▸ What is expected
Without the pictures, can you quote each line below exactly?

▸ Supplied material
++++++

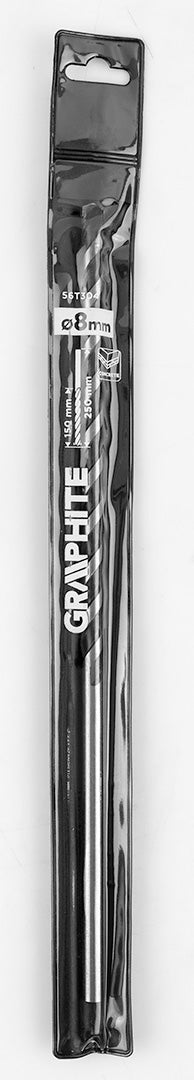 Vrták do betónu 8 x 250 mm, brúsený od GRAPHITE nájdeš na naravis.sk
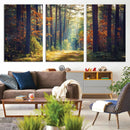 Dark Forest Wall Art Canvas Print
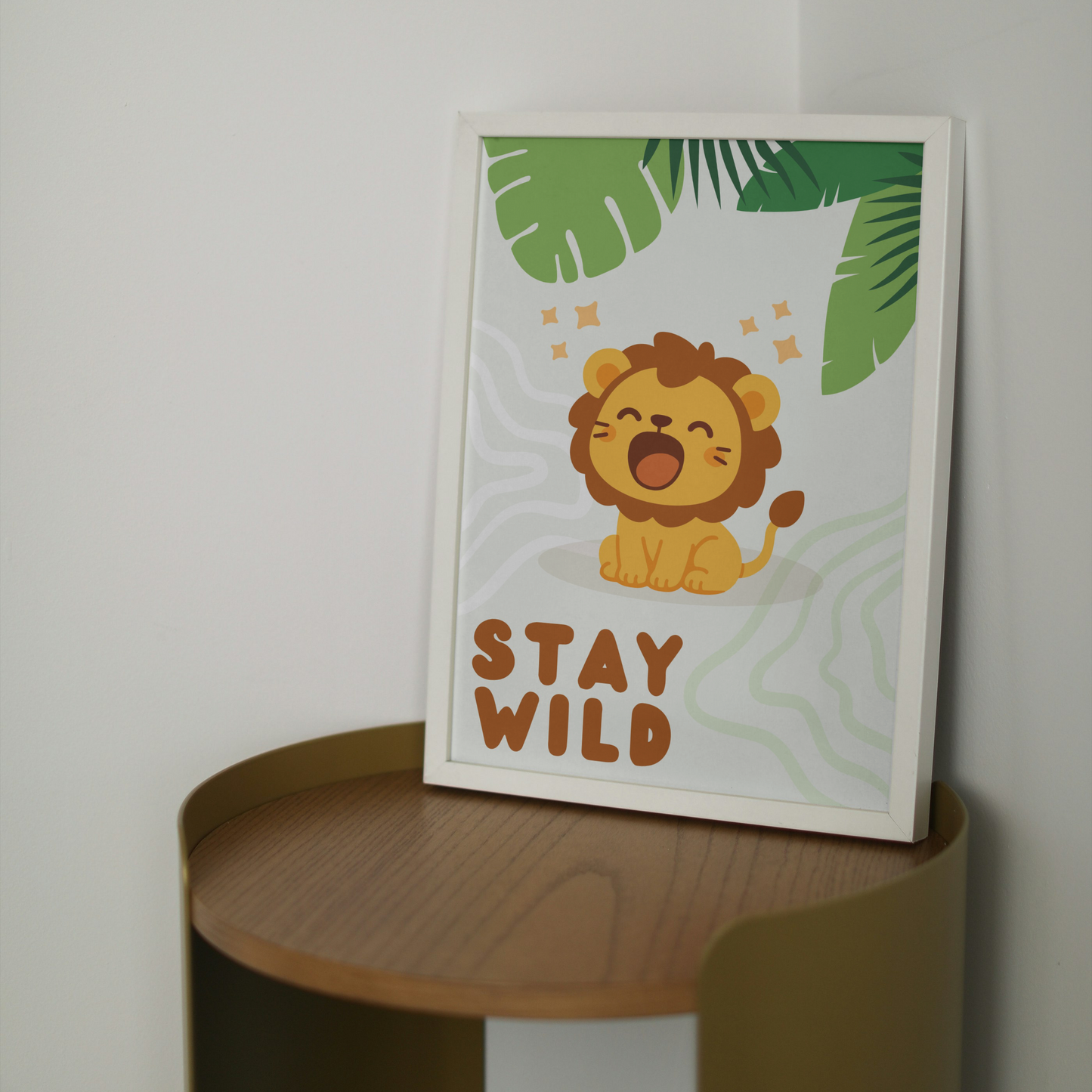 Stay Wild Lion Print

++++++

▸ Answer to the problem
 Vrták do betónu 8 x 250 mm, brúsený od GRAPHITE nájdeš na naravis.sk
 Dark Forest Wall Art Canvas Print
 Stay Wild Lion Print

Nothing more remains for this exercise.